Given data:
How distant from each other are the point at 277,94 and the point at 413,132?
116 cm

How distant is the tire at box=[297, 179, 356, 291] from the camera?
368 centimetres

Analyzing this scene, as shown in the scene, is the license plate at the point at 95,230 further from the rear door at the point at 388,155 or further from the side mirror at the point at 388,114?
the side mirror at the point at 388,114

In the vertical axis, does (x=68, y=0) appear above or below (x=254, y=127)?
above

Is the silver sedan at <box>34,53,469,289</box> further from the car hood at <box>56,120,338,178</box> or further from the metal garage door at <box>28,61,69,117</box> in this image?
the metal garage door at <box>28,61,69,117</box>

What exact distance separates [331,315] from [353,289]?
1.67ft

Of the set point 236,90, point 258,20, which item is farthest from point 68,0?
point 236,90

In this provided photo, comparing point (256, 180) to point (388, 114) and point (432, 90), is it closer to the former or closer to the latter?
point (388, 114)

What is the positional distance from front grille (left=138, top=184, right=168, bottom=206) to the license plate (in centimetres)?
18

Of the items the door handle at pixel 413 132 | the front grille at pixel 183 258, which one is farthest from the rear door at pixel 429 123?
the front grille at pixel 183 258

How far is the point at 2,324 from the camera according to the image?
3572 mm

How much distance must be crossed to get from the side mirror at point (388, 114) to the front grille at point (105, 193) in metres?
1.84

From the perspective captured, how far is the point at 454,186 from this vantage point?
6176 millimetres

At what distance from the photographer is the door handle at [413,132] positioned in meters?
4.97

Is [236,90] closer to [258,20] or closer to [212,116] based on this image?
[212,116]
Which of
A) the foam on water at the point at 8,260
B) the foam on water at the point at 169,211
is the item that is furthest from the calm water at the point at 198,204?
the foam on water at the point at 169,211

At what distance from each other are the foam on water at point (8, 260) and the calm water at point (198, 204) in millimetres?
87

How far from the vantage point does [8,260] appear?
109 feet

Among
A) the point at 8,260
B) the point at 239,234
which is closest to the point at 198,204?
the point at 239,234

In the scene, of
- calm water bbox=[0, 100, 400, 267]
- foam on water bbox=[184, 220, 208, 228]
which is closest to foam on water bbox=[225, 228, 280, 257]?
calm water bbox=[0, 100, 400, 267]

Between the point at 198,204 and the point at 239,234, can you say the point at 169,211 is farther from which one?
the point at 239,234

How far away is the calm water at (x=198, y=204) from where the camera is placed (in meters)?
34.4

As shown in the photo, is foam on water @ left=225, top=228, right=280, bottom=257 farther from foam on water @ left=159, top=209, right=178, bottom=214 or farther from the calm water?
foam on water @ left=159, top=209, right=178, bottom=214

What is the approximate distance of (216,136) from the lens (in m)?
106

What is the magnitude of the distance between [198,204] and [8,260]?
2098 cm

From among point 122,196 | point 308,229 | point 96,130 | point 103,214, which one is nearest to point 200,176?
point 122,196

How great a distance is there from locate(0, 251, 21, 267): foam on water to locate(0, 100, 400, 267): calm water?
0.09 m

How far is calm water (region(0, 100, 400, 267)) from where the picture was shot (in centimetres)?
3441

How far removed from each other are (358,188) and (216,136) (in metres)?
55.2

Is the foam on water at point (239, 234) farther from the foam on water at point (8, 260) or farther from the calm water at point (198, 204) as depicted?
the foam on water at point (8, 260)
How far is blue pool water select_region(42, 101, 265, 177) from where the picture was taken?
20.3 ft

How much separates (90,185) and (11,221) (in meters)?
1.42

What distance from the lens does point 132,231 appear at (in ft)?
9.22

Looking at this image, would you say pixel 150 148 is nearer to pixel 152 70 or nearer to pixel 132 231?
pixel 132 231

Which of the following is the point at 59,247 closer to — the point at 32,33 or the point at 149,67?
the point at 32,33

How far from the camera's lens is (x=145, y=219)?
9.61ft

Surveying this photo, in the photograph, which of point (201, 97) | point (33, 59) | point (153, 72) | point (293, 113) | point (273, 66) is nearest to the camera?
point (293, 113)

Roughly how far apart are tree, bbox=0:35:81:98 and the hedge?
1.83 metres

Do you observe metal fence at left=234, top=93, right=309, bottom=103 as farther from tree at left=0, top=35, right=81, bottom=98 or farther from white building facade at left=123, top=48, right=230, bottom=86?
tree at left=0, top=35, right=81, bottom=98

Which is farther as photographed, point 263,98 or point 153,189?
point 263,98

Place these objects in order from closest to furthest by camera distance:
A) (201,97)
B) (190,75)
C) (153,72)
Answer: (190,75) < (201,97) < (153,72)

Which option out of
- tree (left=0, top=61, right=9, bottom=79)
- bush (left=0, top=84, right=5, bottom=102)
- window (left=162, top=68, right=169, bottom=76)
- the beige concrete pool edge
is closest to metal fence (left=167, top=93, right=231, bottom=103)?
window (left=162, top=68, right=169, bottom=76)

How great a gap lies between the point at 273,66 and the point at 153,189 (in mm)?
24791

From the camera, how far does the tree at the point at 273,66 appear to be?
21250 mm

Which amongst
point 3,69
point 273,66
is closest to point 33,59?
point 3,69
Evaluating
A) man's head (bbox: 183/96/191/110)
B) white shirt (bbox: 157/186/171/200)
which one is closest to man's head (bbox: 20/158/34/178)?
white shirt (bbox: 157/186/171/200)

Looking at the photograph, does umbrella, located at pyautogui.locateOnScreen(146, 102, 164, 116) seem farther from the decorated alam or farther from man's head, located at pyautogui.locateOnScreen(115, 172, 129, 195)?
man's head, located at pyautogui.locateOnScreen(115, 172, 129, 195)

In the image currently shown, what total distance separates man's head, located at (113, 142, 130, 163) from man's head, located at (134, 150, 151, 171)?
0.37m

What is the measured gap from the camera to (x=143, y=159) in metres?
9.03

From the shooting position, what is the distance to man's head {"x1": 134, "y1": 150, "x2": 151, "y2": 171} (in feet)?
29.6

Problem details: Render every line of the items above as a JSON list of strings, with one string per line and blank lines omitted.

Task answer:
[
  "How distant from each other are the point at 277,94 and the point at 413,132?",
  "116 cm",
  "How distant is the tire at box=[297, 179, 356, 291] from the camera?",
  "368 centimetres",
  "Analyzing this scene, as shown in the scene, is the license plate at the point at 95,230 further from the rear door at the point at 388,155 or further from the side mirror at the point at 388,114?",
  "the side mirror at the point at 388,114",
  "In the vertical axis, does (x=68, y=0) appear above or below (x=254, y=127)?",
  "above",
  "Is the silver sedan at <box>34,53,469,289</box> further from the car hood at <box>56,120,338,178</box> or further from the metal garage door at <box>28,61,69,117</box> in this image?",
  "the metal garage door at <box>28,61,69,117</box>",
  "What exact distance separates [331,315] from [353,289]?",
  "1.67ft",
  "Of the set point 236,90, point 258,20, which item is farthest from point 68,0?",
  "point 236,90",
  "In this provided photo, comparing point (256, 180) to point (388, 114) and point (432, 90), is it closer to the former or closer to the latter?",
  "point (388, 114)",
  "What is the positional distance from front grille (left=138, top=184, right=168, bottom=206) to the license plate (in centimetres)?",
  "18",
  "Of the items the door handle at pixel 413 132 | the front grille at pixel 183 258, which one is farthest from the rear door at pixel 429 123?",
  "the front grille at pixel 183 258",
  "How far is the point at 2,324 from the camera according to the image?",
  "3572 mm",
  "How much distance must be crossed to get from the side mirror at point (388, 114) to the front grille at point (105, 193) in metres?",
  "1.84",
  "From the perspective captured, how far is the point at 454,186 from this vantage point?",
  "6176 millimetres",
  "At what distance from the photographer is the door handle at [413,132] positioned in meters?",
  "4.97",
  "Is [236,90] closer to [258,20] or closer to [212,116] based on this image?",
  "[212,116]",
  "Which of",
  "A) the foam on water at the point at 8,260",
  "B) the foam on water at the point at 169,211",
  "is the item that is furthest from the calm water at the point at 198,204?",
  "the foam on water at the point at 169,211",
  "At what distance from each other are the foam on water at point (8, 260) and the calm water at point (198, 204) in millimetres?",
  "87",
  "How far from the vantage point does [8,260] appear?",
  "109 feet",
  "Among",
  "A) the point at 8,260",
  "B) the point at 239,234",
  "which is closest to the point at 198,204?",
  "the point at 239,234",
  "In the scene, of",
  "- calm water bbox=[0, 100, 400, 267]",
  "- foam on water bbox=[184, 220, 208, 228]",
  "which is closest to foam on water bbox=[225, 228, 280, 257]?",
  "calm water bbox=[0, 100, 400, 267]",
  "Between the point at 198,204 and the point at 239,234, can you say the point at 169,211 is farther from which one?",
  "the point at 239,234",
  "How far away is the calm water at (x=198, y=204) from where the camera is placed (in meters)?",
  "34.4",
  "As shown in the photo, is foam on water @ left=225, top=228, right=280, bottom=257 farther from foam on water @ left=159, top=209, right=178, bottom=214 or farther from the calm water?",
  "foam on water @ left=159, top=209, right=178, bottom=214",
  "What is the approximate distance of (216,136) from the lens (in m)?",
  "106",
  "What is the magnitude of the distance between [198,204] and [8,260]?",
  "2098 cm",
  "From among point 122,196 | point 308,229 | point 96,130 | point 103,214, which one is nearest to point 200,176?",
  "point 122,196",
  "How great a distance is there from locate(0, 251, 21, 267): foam on water to locate(0, 100, 400, 267): calm water?",
  "0.09 m",
  "How far is calm water (region(0, 100, 400, 267)) from where the picture was shot (in centimetres)?",
  "3441",
  "How far removed from each other are (358,188) and (216,136) (in metres)?",
  "55.2",
  "Is the foam on water at point (239, 234) farther from the foam on water at point (8, 260) or farther from the calm water at point (198, 204) as depicted?",
  "the foam on water at point (8, 260)",
  "How far is blue pool water select_region(42, 101, 265, 177) from where the picture was taken?",
  "20.3 ft",
  "How much separates (90,185) and (11,221) (in meters)?",
  "1.42",
  "What distance from the lens does point 132,231 appear at (in ft)?",
  "9.22",
  "Looking at this image, would you say pixel 150 148 is nearer to pixel 152 70 or nearer to pixel 132 231?",
  "pixel 132 231",
  "Which of the following is the point at 59,247 closer to — the point at 32,33 or the point at 149,67?",
  "the point at 32,33",
  "How far from the camera's lens is (x=145, y=219)?",
  "9.61ft",
  "Surveying this photo, in the photograph, which of point (201, 97) | point (33, 59) | point (153, 72) | point (293, 113) | point (273, 66) is nearest to the camera?",
  "point (293, 113)",
  "Roughly how far apart are tree, bbox=0:35:81:98 and the hedge?",
  "1.83 metres",
  "Do you observe metal fence at left=234, top=93, right=309, bottom=103 as farther from tree at left=0, top=35, right=81, bottom=98 or farther from white building facade at left=123, top=48, right=230, bottom=86?",
  "tree at left=0, top=35, right=81, bottom=98",
  "Which is farther as photographed, point 263,98 or point 153,189?",
  "point 263,98",
  "Place these objects in order from closest to furthest by camera distance:",
  "A) (201,97)",
  "B) (190,75)",
  "C) (153,72)",
  "Answer: (190,75) < (201,97) < (153,72)",
  "Which option out of",
  "- tree (left=0, top=61, right=9, bottom=79)",
  "- bush (left=0, top=84, right=5, bottom=102)",
  "- window (left=162, top=68, right=169, bottom=76)",
  "- the beige concrete pool edge",
  "is closest to metal fence (left=167, top=93, right=231, bottom=103)?",
  "window (left=162, top=68, right=169, bottom=76)",
  "How great a gap lies between the point at 273,66 and the point at 153,189 (in mm)?",
  "24791",
  "From the camera, how far does the tree at the point at 273,66 appear to be?",
  "21250 mm",
  "Which amongst",
  "point 3,69",
  "point 273,66",
  "is closest to point 33,59?",
  "point 3,69",
  "Evaluating",
  "A) man's head (bbox: 183/96/191/110)",
  "B) white shirt (bbox: 157/186/171/200)",
  "which one is closest to man's head (bbox: 20/158/34/178)?",
  "white shirt (bbox: 157/186/171/200)",
  "Looking at the photograph, does umbrella, located at pyautogui.locateOnScreen(146, 102, 164, 116) seem farther from the decorated alam or farther from man's head, located at pyautogui.locateOnScreen(115, 172, 129, 195)?",
  "man's head, located at pyautogui.locateOnScreen(115, 172, 129, 195)",
  "In the image currently shown, what total distance separates man's head, located at (113, 142, 130, 163) from man's head, located at (134, 150, 151, 171)?",
  "0.37m",
  "What is the measured gap from the camera to (x=143, y=159) in metres?",
  "9.03",
  "From the shooting position, what is the distance to man's head {\"x1\": 134, \"y1\": 150, \"x2\": 151, \"y2\": 171} (in feet)?",
  "29.6"
]